With MRI 1.9.x it works. Putting # encoding: utf-8 in the top of the file solves the problem.


Does the same issue manifest with 1.7.0? We are not maintaining 1.6.x.

plentz commented Oct 29, 2012

@BanzaiMan yup Hiro. it's still here @ 1.7.

headius commented Oct 30, 2012

With both 1.9.3 and JRuby I get "uninitialized constant Date::MONTHNAMES" when I try to do -rdelocalize -e "your code". Something's not right.

plentz commented Oct 30, 2012

@headius maybe because delocalize is intended to be used with rails. maybe this helps:

$ irb
1.9.3p286 :001 > Date::MONTHNAMES
NameError: uninitialized constant Date
    from (irb):1
    from /Users/plentz/.rvm/rubies/ruby-1.9.3-p286/bin/irb:16:in `<main>'
1.9.3p286 :002 > require 'date'
 => true 
1.9.3p286 :003 > Date::MONTHNAMES
\ => [nil, "January", "February", "March", "April", "May", "June", "July", "August", "September", "October", "November", "December"] 
1.9.3p286 :004 >
headius commented Oct 31, 2012

I'm having trouble reproducing this.
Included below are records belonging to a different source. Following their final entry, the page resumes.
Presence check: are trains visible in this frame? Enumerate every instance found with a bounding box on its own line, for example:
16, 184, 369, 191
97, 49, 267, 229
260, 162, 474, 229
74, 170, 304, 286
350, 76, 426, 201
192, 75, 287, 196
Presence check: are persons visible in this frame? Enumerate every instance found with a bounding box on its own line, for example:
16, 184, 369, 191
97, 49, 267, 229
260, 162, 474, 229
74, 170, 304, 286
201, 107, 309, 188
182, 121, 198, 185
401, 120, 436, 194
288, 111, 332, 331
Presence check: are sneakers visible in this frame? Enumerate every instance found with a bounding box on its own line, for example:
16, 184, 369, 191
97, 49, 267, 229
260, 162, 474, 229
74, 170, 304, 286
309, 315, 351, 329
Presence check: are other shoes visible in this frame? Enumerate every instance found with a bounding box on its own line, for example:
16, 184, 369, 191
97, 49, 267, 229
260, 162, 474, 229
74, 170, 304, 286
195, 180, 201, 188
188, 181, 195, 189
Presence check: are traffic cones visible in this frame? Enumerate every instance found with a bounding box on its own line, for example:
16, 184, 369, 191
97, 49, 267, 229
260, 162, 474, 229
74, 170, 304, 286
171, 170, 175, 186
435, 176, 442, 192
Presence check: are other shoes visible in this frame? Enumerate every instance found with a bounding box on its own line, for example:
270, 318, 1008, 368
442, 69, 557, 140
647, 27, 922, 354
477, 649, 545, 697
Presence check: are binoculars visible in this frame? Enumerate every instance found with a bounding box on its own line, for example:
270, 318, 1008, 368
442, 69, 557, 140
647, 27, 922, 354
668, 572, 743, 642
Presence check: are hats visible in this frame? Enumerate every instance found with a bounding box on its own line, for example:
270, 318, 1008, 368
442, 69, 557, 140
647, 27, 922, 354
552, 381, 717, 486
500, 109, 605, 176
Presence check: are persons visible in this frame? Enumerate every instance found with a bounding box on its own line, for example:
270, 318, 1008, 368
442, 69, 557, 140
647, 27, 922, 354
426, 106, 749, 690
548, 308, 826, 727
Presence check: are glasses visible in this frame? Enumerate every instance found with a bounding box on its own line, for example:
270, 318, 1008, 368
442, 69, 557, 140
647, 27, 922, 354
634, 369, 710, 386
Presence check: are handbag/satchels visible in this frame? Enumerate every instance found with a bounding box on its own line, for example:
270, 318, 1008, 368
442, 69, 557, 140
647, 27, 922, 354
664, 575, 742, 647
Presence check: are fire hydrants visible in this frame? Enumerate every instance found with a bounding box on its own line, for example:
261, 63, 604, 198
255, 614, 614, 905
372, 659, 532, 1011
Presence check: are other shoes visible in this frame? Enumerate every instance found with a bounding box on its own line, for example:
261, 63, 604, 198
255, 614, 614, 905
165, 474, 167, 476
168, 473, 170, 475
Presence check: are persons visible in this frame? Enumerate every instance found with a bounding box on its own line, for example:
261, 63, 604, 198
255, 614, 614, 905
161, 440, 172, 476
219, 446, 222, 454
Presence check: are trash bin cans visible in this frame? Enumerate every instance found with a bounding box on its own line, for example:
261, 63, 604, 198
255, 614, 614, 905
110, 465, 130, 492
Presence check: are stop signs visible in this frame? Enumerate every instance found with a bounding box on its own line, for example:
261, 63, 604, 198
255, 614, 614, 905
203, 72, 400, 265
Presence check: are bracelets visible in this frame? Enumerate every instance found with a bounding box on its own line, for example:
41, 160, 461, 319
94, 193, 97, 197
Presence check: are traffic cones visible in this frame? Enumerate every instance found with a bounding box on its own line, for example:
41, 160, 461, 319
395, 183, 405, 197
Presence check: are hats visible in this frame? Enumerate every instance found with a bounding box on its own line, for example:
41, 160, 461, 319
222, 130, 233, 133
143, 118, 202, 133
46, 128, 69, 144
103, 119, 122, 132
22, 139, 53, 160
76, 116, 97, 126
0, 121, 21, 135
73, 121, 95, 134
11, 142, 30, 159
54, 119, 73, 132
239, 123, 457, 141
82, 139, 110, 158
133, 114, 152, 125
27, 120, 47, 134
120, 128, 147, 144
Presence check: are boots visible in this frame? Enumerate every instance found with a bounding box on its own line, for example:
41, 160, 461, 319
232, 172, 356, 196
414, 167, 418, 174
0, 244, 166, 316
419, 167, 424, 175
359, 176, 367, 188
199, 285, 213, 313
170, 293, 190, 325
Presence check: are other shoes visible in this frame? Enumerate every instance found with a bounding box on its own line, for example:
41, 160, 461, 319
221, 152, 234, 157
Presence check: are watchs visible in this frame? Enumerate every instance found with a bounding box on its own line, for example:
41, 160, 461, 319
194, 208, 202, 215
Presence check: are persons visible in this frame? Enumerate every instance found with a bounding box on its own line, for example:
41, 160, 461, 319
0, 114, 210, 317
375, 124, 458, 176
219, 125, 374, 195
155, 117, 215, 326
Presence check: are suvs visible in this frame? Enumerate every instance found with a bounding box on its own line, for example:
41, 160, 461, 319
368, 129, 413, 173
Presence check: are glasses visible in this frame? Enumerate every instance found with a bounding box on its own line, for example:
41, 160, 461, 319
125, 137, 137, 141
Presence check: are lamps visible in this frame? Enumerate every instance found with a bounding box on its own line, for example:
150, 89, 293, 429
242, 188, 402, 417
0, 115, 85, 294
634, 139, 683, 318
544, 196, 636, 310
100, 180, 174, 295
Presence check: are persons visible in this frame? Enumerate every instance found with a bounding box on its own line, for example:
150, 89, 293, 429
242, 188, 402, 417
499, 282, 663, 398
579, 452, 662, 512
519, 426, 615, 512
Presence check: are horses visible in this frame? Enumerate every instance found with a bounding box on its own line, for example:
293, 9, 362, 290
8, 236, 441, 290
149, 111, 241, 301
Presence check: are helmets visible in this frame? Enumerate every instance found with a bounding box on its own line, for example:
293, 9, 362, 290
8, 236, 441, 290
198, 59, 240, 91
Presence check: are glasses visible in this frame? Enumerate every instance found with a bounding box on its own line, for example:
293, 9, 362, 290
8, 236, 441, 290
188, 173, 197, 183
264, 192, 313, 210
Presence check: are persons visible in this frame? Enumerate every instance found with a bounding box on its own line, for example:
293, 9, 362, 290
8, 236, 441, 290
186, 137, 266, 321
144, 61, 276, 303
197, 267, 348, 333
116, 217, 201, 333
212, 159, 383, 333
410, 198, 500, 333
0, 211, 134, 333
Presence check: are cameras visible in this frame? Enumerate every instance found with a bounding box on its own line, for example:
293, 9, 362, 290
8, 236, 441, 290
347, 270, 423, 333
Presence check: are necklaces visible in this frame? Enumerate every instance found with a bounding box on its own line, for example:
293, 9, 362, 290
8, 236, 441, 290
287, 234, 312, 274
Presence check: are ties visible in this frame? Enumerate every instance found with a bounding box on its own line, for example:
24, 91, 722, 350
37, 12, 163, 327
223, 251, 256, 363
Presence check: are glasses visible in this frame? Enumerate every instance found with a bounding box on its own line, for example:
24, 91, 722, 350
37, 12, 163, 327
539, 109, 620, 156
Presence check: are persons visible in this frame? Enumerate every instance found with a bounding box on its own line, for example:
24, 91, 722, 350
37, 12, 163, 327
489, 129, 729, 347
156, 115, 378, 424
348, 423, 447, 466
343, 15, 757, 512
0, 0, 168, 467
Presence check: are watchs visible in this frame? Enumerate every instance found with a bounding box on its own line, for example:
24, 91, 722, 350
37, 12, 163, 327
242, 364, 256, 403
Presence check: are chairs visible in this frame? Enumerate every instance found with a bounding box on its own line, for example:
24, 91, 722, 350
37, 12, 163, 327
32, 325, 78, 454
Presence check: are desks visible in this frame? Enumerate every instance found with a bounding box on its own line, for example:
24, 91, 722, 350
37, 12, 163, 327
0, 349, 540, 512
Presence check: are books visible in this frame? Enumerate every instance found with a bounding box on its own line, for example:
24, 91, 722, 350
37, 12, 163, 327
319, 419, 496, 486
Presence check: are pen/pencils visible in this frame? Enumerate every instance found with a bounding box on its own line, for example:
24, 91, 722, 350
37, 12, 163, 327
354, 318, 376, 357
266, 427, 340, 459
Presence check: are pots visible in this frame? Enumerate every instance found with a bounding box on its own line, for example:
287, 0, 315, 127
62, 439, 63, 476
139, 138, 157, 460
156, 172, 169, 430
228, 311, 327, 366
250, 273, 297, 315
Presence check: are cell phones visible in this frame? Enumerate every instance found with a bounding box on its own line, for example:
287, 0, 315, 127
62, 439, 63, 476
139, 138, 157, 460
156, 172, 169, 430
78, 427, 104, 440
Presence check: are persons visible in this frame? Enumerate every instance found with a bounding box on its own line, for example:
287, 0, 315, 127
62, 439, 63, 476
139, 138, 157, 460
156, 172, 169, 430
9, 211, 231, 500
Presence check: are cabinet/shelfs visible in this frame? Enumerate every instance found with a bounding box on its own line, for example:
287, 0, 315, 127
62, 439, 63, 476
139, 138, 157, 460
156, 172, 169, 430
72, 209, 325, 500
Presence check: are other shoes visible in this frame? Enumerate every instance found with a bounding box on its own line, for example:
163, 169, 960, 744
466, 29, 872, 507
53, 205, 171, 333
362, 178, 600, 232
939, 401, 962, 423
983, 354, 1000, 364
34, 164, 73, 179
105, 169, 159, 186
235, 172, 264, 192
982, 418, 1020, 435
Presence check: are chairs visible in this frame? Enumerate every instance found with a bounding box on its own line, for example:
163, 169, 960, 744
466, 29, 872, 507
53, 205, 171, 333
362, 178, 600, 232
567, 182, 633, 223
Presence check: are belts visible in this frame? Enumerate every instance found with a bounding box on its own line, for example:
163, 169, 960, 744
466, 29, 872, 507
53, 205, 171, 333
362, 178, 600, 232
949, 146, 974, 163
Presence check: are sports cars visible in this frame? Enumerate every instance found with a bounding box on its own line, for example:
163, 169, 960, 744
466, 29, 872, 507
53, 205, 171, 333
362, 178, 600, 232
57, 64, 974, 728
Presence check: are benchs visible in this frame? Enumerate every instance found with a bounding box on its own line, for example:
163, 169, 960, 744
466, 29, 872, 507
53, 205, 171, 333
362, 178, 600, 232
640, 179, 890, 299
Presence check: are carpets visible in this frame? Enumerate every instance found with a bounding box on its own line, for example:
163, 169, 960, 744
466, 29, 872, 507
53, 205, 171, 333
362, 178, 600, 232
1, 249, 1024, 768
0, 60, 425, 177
Do you think it's possible for you to add some logging to the suspect lines of code and reduce this to something we can run without all of delocalize? I tried to run their tests, but it depends on the sqlite C extension and other stuff...

plentz commented Dec 25, 2012

@headius I think I got it. It's really weird, but there we go(foo.rb):

# encoding: utf-8
"ééa".gsub!(/\bmar\ç\b/, "março")

and then...

$ ruby -v
ruby 1.9.3p327 (2012-11-10 revision 37606) [x86_64-darwin12.2.0]
$ ruby foo.rb
$ rvm jruby
$ ruby -v
jruby 1.7.1 (1.9.3p327) 2012-12-03 30a153b on Java HotSpot(TM) 64-Bit Server VM 1.6.0_37-b06-434-11M3909 [darwin-x86_64]
$ ruby foo.rb
SyntaxError: foo.rb:2: invalid multibyte char (UTF-8)

Looks like escaping a non-ASCII character with a backslash is problematic in a String or a Regexp.

$ jruby -v; jruby -e '"\ç"'
jruby (1.9.3p327) 2012-12-23 761e54c on Java HotSpot(TM) 64-Bit Server VM 1.7.0_10-b18 [darwin-x86_64]
SyntaxError: -e:2: invalid multibyte char (UTF-8)
$ jruby -e '/\ç/'
SyntaxError: -e:2: invalid multibyte char (UTF-8)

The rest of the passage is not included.